In November 2011, EIG invested in a new subsidiary of a large publicly traded oil and gas company. The new subsidiary owns and develops unconventional oil and gas reserves in the Utica Shale in Ohio, Pennsylvania, and West Virginia.

EIG saw this as an opportunity to participate in a developing stage shale play on scale with an experienced operator.  The assets consist of approximately 700,000 net acres with an expected development plan of 1,500 wells.  EIG sourced this opportunity based on a long-standing relationship with the company.


In November 2011, EIG invested in partnership with a leading North American E&P company, in a newly-formed company that will fund development of the Lucius and Phobos prospects located nearby Exxon's well publicized Hadrian discovery. EIG believes that the investment benefits from the expertise of the partner base in the projects. The operator has a long history in the Deepwater Gulf of Mexico.


In January 2014, EIG led a commitment to a borrowing facility for an experienced operator in Oklahoma to both acquire assets and drill in an area where the operator had previously drilled and acquired assets. The management team and other private investors committed substantial capital to the newly-formed company. The company has been successful at acquiring assets from four different companies in the same target rich area and reservoirs.

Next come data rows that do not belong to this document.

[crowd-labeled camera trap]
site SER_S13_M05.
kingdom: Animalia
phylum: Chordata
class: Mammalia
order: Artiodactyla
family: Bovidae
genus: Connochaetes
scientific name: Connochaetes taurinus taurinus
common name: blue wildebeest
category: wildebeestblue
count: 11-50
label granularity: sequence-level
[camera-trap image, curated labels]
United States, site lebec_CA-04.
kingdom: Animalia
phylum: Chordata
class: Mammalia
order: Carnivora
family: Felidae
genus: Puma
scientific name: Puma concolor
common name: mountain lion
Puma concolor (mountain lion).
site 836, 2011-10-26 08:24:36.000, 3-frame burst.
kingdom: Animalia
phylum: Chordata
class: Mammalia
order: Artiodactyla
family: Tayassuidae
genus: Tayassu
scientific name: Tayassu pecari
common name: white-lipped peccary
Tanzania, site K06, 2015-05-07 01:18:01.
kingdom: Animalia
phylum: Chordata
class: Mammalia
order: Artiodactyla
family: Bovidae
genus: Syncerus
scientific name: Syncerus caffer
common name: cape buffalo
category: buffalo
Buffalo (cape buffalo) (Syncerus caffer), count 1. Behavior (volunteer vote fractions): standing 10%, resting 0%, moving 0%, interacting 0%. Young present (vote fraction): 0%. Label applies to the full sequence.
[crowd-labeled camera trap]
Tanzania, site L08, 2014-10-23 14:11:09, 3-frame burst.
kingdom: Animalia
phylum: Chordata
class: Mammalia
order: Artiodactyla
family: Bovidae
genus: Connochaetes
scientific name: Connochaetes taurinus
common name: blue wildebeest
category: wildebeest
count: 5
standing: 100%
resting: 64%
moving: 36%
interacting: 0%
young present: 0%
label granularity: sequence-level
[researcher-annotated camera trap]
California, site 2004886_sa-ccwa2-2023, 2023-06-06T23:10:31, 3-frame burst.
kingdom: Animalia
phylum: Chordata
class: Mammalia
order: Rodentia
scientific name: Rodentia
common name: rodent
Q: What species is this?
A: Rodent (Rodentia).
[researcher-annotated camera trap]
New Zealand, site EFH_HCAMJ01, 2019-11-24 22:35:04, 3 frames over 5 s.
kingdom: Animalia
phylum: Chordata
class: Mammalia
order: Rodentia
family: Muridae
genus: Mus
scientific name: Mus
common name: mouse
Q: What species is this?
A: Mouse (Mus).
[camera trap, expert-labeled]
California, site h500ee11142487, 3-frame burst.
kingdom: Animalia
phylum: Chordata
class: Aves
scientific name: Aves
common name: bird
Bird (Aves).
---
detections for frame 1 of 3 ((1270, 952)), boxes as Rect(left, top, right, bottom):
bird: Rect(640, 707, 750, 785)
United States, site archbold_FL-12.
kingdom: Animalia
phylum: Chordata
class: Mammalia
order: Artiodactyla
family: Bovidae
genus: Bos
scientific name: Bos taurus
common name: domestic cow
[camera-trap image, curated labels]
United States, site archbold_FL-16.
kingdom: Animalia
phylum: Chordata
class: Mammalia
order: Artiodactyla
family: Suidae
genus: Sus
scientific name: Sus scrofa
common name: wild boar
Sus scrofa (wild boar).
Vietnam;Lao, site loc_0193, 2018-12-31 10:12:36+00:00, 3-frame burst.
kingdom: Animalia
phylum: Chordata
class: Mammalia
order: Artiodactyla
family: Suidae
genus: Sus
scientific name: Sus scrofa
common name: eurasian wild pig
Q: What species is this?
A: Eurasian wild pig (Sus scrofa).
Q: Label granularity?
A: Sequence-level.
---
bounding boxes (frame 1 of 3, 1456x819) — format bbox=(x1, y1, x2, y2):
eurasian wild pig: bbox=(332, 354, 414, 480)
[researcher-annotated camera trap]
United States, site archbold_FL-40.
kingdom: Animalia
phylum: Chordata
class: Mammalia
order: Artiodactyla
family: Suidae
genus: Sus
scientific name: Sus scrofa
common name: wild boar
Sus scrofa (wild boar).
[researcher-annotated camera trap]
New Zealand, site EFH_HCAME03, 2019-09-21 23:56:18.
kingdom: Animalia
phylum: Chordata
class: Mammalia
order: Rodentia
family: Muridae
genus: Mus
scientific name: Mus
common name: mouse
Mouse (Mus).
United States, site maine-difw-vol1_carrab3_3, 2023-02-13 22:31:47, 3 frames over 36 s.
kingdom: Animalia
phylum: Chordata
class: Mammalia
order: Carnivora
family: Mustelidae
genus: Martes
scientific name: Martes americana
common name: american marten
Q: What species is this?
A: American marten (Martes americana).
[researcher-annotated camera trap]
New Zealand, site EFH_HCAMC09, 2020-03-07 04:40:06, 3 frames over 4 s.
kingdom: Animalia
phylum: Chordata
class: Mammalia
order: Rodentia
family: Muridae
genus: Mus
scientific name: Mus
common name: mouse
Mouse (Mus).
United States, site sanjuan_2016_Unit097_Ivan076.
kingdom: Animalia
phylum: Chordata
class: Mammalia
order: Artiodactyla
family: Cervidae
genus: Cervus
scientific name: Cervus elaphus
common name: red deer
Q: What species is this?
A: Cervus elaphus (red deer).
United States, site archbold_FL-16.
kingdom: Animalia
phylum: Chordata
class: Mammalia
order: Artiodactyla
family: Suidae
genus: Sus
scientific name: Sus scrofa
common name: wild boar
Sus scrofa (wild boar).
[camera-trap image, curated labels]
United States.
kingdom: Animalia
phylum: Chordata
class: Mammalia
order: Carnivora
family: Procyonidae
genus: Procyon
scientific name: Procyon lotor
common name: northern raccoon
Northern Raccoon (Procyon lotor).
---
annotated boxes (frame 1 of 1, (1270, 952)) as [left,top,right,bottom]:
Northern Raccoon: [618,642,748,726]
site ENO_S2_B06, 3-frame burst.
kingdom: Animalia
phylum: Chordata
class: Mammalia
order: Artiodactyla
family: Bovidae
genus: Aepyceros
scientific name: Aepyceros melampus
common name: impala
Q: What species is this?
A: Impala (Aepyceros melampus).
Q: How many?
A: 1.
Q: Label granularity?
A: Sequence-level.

In April 2014, EIG participated in the acquisition of one of the largest known gas fields in the US. The reservoir has an extremely large column of gas that can be exploited through infill drilling, and over time, advances in technology will continue to unlock additional reserves. The operator has started an aggressive program to seek to reduce costs and rework wells while executing the drilling program.


In 2007 and 2008, respectively, EIG provided the financing for both a steam flood operator in California and a CO2 flood operator in Wyoming. Both companies had previously invested heavily in the projects and both had expertise in their operations.


EIG has provided financing to support several non-operated positions when the program was large scale, providing access to a diversified base of production and when the operator was experienced in the fields. Today’s large drilling cost requirements are causing many non-op positions to not be able to keep up with the aggressive drilling programs of the operators.